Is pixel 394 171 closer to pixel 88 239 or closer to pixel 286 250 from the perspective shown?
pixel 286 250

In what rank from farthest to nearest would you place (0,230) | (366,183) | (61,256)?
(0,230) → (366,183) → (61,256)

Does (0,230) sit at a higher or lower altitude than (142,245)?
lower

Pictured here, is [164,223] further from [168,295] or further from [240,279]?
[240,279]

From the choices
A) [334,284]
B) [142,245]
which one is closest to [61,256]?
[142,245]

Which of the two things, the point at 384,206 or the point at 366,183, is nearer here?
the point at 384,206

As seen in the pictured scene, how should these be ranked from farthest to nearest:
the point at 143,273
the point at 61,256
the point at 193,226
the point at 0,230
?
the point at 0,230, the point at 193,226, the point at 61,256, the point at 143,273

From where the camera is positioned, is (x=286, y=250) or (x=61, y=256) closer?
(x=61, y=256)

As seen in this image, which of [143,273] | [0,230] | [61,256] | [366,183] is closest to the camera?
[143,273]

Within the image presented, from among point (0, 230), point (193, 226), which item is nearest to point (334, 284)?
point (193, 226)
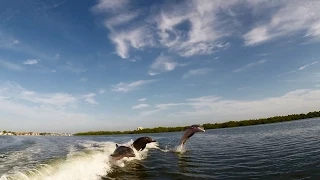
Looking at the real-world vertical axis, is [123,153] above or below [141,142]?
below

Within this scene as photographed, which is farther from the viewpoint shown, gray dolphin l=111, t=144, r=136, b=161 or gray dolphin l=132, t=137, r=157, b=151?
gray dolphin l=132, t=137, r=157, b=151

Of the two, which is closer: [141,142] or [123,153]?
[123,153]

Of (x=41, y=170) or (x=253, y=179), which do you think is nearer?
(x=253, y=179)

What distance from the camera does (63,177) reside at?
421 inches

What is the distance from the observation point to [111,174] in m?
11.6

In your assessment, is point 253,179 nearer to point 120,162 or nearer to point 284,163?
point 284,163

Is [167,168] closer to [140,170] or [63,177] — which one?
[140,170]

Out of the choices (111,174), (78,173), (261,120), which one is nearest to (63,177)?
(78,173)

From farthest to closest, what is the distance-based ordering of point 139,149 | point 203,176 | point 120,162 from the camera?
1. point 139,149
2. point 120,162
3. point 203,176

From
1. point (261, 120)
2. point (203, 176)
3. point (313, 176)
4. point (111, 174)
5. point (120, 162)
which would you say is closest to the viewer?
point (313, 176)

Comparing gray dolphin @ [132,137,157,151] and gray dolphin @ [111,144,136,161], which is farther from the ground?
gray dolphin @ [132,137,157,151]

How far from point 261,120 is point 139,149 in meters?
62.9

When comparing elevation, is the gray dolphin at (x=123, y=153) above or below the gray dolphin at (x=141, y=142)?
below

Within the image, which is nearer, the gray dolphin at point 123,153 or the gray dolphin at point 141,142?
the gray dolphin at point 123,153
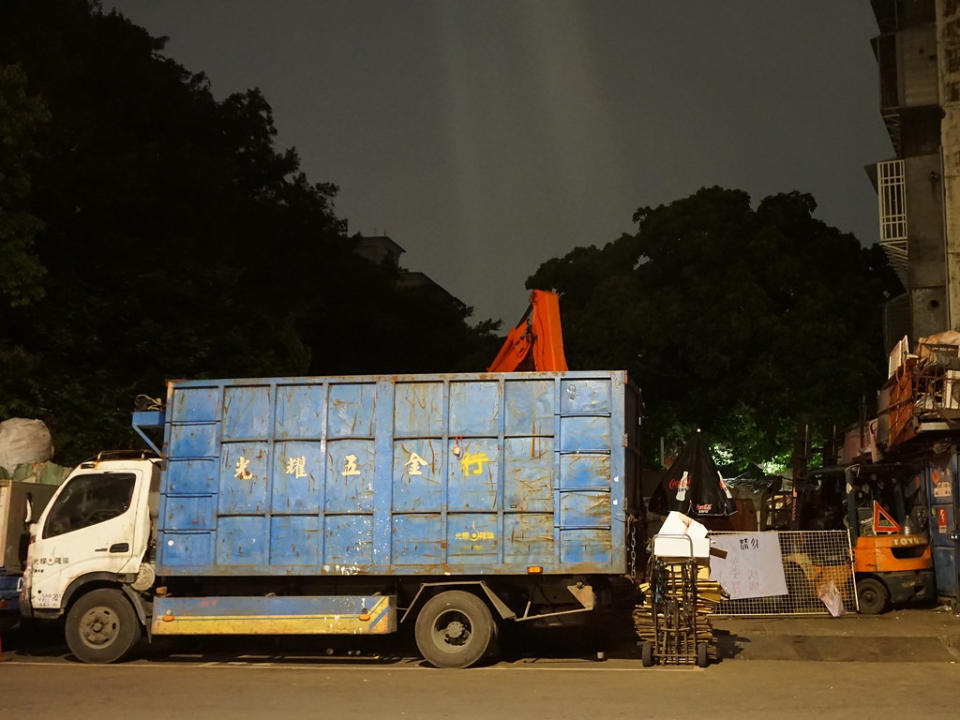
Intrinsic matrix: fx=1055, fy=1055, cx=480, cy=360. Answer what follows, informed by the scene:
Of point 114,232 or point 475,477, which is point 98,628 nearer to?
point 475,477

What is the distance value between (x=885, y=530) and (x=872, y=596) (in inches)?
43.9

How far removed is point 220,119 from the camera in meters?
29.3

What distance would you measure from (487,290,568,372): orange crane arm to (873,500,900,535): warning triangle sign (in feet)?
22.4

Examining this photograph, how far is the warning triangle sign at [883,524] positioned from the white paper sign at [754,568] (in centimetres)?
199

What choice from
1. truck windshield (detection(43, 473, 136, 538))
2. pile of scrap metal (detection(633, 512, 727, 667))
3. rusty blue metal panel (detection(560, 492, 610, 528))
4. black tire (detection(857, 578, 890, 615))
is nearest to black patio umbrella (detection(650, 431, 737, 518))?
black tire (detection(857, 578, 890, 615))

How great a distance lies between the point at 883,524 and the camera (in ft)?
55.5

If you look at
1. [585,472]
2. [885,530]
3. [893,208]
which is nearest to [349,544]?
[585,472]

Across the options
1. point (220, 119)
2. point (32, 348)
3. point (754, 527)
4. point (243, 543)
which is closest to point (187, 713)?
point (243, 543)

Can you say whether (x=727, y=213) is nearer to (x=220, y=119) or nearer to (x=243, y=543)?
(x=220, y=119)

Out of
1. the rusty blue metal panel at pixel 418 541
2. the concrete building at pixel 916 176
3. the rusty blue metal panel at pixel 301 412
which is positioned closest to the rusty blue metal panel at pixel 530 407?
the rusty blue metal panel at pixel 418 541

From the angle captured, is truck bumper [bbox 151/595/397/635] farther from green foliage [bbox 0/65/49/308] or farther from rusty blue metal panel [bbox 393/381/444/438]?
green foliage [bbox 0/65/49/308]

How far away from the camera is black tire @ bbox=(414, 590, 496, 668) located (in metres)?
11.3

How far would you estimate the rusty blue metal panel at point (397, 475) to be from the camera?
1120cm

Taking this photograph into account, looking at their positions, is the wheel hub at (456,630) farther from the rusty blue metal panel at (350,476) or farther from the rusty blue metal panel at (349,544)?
____
** Work instructions **
Repeat every record precisely. Any picture among them stays out of the copy.

** Result **
Is pixel 394 171 closer to pixel 88 239 or closer to pixel 286 250 from the perspective shown?
pixel 286 250

In what rank from farthest to nearest would you place (0,230) | (366,183) | (61,256)?
(0,230) → (366,183) → (61,256)

Does (0,230) sit at a higher or lower altitude than (142,245)?
lower

Pictured here, is [164,223] further from [168,295] or further from [240,279]?
[240,279]

From the choices
A) [334,284]
B) [142,245]
which one is closest to [61,256]?
[142,245]

Which of the two things, the point at 384,206 or the point at 366,183, is nearer here?
the point at 384,206

As seen in the pictured scene, how should these be ranked from farthest to nearest:
the point at 143,273
the point at 61,256
the point at 193,226
the point at 0,230
?
the point at 0,230, the point at 193,226, the point at 61,256, the point at 143,273

From where the camera is positioned, is (x=286, y=250) or (x=61, y=256) closer?
(x=61, y=256)

As seen in this image, which of [143,273] | [0,230] | [61,256] | [366,183] is closest to the camera?
[143,273]

Within the image presented, from among point (0, 230), point (193, 226), which item is nearest to point (334, 284)?
point (193, 226)
Looking at the real-world vertical axis, is [123,153] above or below [141,142]?
below

Within this scene as photographed, which is farther from the viewpoint shown, gray dolphin l=111, t=144, r=136, b=161 or gray dolphin l=132, t=137, r=157, b=151?
gray dolphin l=132, t=137, r=157, b=151

Of the two, which is closer: [141,142] or [123,153]?
[123,153]

Of (x=41, y=170) or (x=253, y=179), which do you think is nearer?
(x=253, y=179)

What distance from the camera does (63,177) reside at?
421 inches

What is the distance from the observation point to [111,174] in m?
11.6

In your assessment, is point 253,179 nearer to point 120,162 or nearer to point 284,163?
point 284,163

Is [167,168] closer to [140,170] or [63,177] — which one?
[140,170]

Out of the choices (111,174), (78,173), (261,120), which one is nearest to (63,177)?
(78,173)

From farthest to closest, what is the distance-based ordering of point 139,149 | point 203,176 | point 120,162 from the camera?
1. point 139,149
2. point 120,162
3. point 203,176

From
1. point (261, 120)
2. point (203, 176)
3. point (313, 176)
4. point (111, 174)
5. point (120, 162)
which would you say is closest to the viewer?
point (313, 176)

Comparing gray dolphin @ [132,137,157,151] and gray dolphin @ [111,144,136,161], which is farther from the ground?
gray dolphin @ [132,137,157,151]

How far from point 261,120 is point 139,149 in meters?
62.9

When comparing elevation, is the gray dolphin at (x=123, y=153) above or below the gray dolphin at (x=141, y=142)?
below

Within the image, which is nearer, the gray dolphin at point 123,153 or the gray dolphin at point 141,142?
the gray dolphin at point 123,153
Intrinsic matrix: fx=1055, fy=1055, cx=480, cy=360. Answer what follows, informed by the scene:
Of point 114,232 or point 475,477, which is point 98,628 nearer to?
point 475,477

What is the distance value between (x=885, y=530) and (x=872, y=596) (in inches)?
43.9

How far removed is point 220,119 from the camera in meters?
29.3

What distance would you measure from (487,290,568,372): orange crane arm to (873,500,900,535): warning triangle sign (in feet)?
22.4

Examining this photograph, how far is the warning triangle sign at [883,524] positioned from the white paper sign at [754,568] (in centimetres)?
199

What choice from
1. truck windshield (detection(43, 473, 136, 538))
2. pile of scrap metal (detection(633, 512, 727, 667))
3. rusty blue metal panel (detection(560, 492, 610, 528))
4. black tire (detection(857, 578, 890, 615))
is nearest to black patio umbrella (detection(650, 431, 737, 518))?
black tire (detection(857, 578, 890, 615))

How great a distance lies between the point at 883,524 and the camera (in ft)?
55.5

If you look at
1. [585,472]
2. [885,530]
3. [893,208]
which is nearest to [349,544]?
[585,472]

Across the options
1. point (220, 119)
2. point (32, 348)
3. point (754, 527)
4. point (243, 543)
which is closest to point (187, 713)?
point (243, 543)

Can you say whether (x=727, y=213) is nearer to (x=220, y=119) or nearer to (x=243, y=543)?
(x=220, y=119)

Out of
1. the rusty blue metal panel at pixel 418 541
2. the concrete building at pixel 916 176
3. the rusty blue metal panel at pixel 301 412
which is positioned closest to the rusty blue metal panel at pixel 530 407?
the rusty blue metal panel at pixel 418 541

From the angle captured, is truck bumper [bbox 151/595/397/635] farther from green foliage [bbox 0/65/49/308] or farther from rusty blue metal panel [bbox 393/381/444/438]?
green foliage [bbox 0/65/49/308]

How far away from the camera is black tire @ bbox=(414, 590, 496, 668) located (in metres)?
11.3

How far would you estimate the rusty blue metal panel at point (397, 475) to be from the camera?
1120cm

Taking this photograph into account, looking at their positions, is the wheel hub at (456,630) farther from the rusty blue metal panel at (350,476) or farther from the rusty blue metal panel at (349,544)?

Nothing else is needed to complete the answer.